TASKS:
**a.** Which distinct measurements given with a unit does the delta loop array post mention? List each one once.
**b.** Can you pick up the delta loop array post after its final sentence and keep writing it?

SOURCE DOCUMENT:
Saturday, October 1, 2011

Two element 40 meter parasitic delta loop array

Two element 40 meter parasitic delta loop array

Ladder line fed loops perform well. I’ve been using large multi-band ladder line fed loop antennas with good success for many years. Having just one antenna that works reasonably well on all bands has been especially beneficial to our “nomad” lifestyle of frequently relocating. Moreover, not being a competitive ham, I’ve learned to operate effectively without a tower and rotatable beam antennas.

Two element wire arrays work even better. 40 meters has become my favorite band especially since foreign broadcast has vacated below 7.2 MHz. I often hear hams on 40 meters using home brew arrays of one form or the other to great advantage.

Why not feed a wire array with ladder line? Most 40 meter array designs are fed with coax. Very little information about feeding these arrays with ladder line exists on the internet. So, I decided to find out first hand if this has any merit. More specifically, I decided to determine the viability of a two element 40 meter delta loop parasitic array fed entirely with 300 ohm ladder line.

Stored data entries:
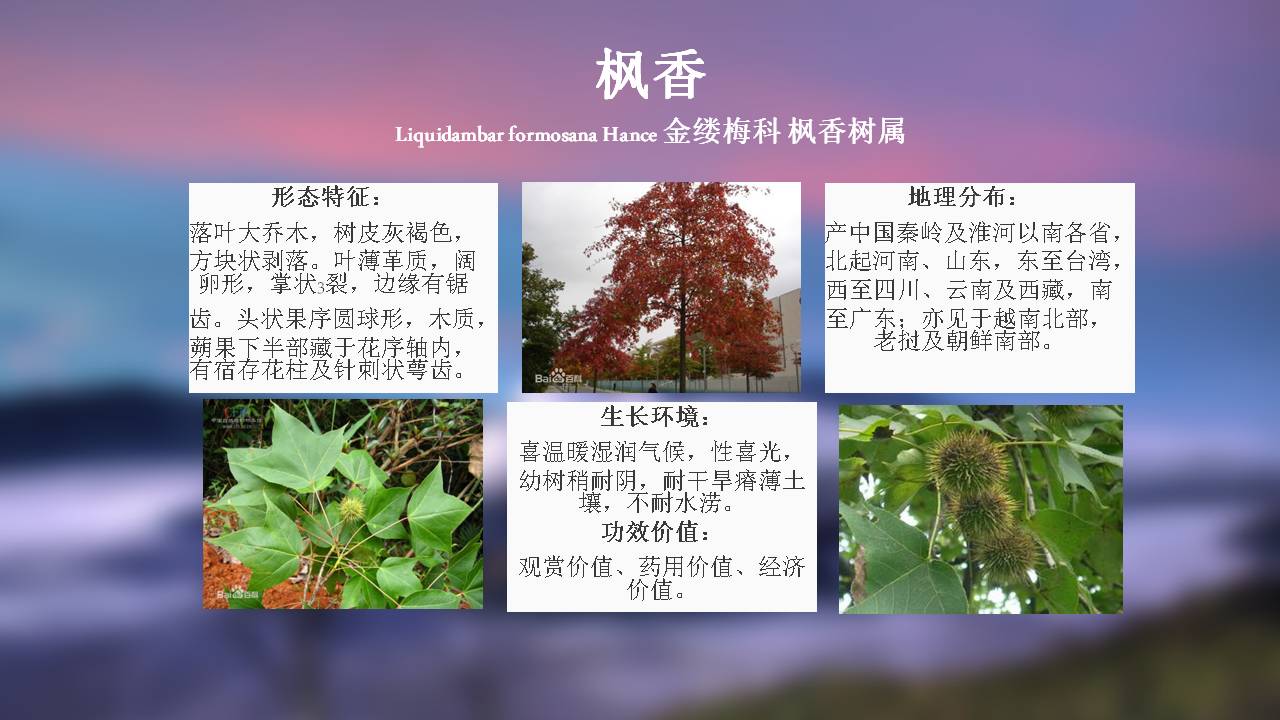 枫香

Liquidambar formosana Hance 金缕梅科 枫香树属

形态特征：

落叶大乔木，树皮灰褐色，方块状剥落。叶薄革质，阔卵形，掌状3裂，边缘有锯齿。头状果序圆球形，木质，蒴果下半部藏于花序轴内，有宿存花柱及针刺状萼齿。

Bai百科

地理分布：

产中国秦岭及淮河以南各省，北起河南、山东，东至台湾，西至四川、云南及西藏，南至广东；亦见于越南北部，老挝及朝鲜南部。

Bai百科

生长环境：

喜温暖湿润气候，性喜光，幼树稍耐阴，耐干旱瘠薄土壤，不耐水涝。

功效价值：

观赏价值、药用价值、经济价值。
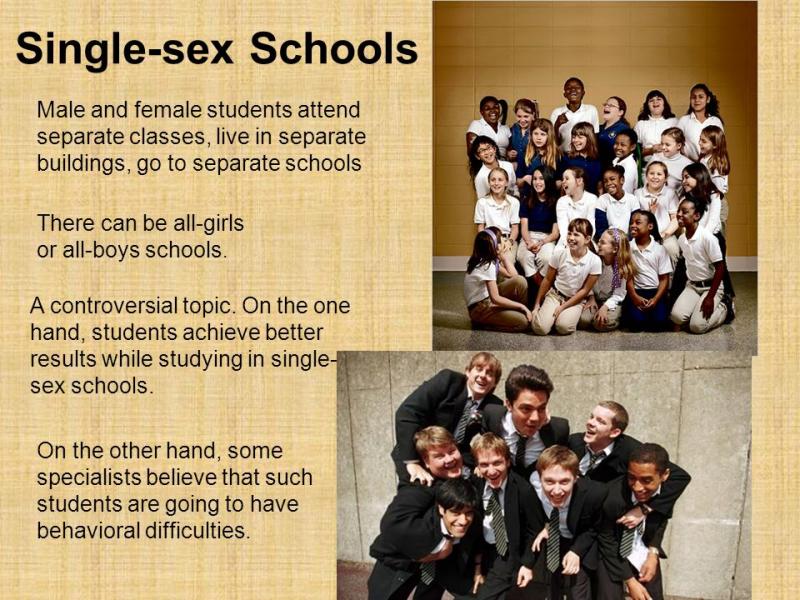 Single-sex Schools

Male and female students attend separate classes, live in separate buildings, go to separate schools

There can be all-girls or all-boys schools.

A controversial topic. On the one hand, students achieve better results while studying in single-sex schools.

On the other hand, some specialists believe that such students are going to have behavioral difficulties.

==

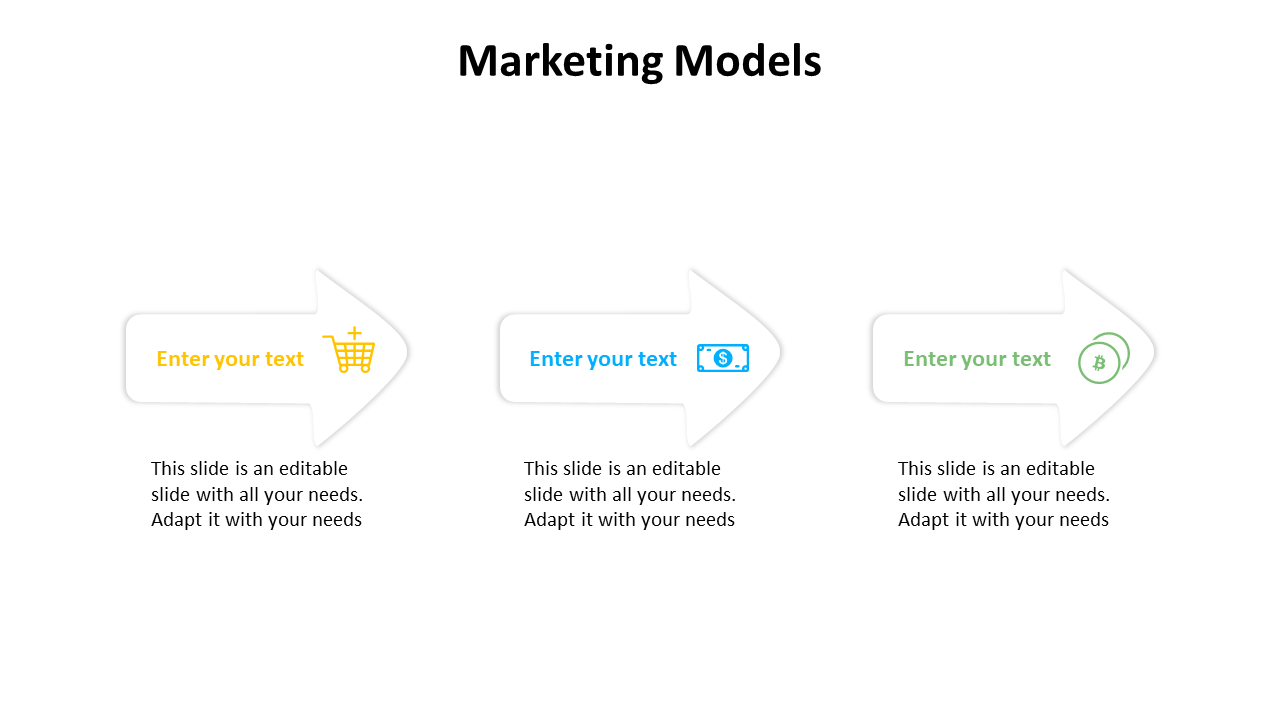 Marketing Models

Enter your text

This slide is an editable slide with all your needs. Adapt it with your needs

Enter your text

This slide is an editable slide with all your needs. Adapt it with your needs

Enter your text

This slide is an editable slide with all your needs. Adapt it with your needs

TASK-BY-TASK OUTPUTS:
**a.** 40 meter, 7.2 MHz, 300 ohm

**b.**
My Objectives. To keep everything simple and foolproof, optimize the array’s performance East/West on 40 meters, feed the array with 300 ohm feed line throughout and evaluate the array’s performance on other HF bands (except 160 meters) albeit at perhaps marginal effectiveness. Note: This project includes relocating the existing multi-band 450 ohm ladder line fed delta loop for use on other bands and to serve as a reference antenna for evaluating the loop array.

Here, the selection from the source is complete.